▸ Aufgabe 1: Nenne alle Prozentzahlen, die im Text über die DGB-Forderung zur Kurzarbeit vorkommen.
▸ Aufgabe 2: Schreibe den Text über die DGB-Forderung zur Kurzarbeit im Anschluss an seinen letzten Satz fort.

▸ Text zur Analyse:
DGB fordert wegen Corona-Krise Sonderregelung für Geringverdiener

Der Deutsche Gewerkschaftsbund (DGB) fordert bei Kurzarbeit angesichts der Corona-Krise Sonderregelungen für Geringverdiener. "Wenn nur 60 oder 67 Prozent des Lohnausfalls bei Kurzarbeit ersetzt werden, bedeutet das für viele Beschäftigte erhebliche Einkommensverluste. Da müssen Auffanglösungen her", sagte DGB-Chef Reiner Hoffmann dem Redaktionsnetzwerk Deutschland (Dienstagsausgaben).

Die Arbeitgeber bekämen 100 Prozent der Sozialabgaben bei Kurzarbeit erlassen. "Mit einem Teil davon könnte man das Kurzarbeitergeld auf 80 bis 90 Prozent aufstocken." Hierfür seien tarifvertragliche Regelungen erforderlich.

▸ Extrahierte Daten:

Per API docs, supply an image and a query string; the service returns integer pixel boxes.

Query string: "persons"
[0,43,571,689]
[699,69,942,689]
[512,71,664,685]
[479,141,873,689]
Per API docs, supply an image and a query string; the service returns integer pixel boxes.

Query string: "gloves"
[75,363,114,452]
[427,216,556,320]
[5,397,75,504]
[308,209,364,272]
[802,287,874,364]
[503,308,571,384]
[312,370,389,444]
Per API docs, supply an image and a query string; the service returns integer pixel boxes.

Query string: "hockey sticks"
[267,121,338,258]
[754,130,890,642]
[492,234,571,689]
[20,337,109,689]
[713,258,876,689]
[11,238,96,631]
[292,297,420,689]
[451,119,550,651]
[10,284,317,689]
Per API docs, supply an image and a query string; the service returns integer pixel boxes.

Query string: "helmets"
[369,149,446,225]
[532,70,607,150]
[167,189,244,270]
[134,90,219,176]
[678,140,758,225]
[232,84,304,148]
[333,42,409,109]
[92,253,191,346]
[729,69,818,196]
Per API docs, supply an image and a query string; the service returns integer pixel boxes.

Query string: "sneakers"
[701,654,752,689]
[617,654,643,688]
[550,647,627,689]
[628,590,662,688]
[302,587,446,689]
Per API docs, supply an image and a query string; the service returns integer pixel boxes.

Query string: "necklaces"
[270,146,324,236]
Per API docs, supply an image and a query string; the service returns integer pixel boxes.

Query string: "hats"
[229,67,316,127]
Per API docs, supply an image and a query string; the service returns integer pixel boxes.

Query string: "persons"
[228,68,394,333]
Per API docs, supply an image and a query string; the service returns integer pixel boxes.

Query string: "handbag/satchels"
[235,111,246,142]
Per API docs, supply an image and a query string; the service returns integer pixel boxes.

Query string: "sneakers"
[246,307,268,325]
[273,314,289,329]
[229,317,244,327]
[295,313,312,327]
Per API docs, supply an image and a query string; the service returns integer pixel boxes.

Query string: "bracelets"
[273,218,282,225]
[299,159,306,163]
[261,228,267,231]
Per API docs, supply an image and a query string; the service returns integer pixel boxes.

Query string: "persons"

▸ Antwortfeld 1: 60 Prozent, 67 Prozent, 100 Prozent, 80 Prozent, 90 Prozent

▸ Antwortfeld 2:
Wo möglich, sollten Beschäftigte zu Hause bleiben und nicht oder im Homeoffice arbeiten, sagte Hoffmann weiter. "Und das geschieht auch. Aber es ist wichtig, Regelungen mit dem Ziel zu finden, dass bei längerem Fernbleiben vom Arbeitsplatz oder geringerer Arbeitszeit die Lohnfortzahlung garantiert wird."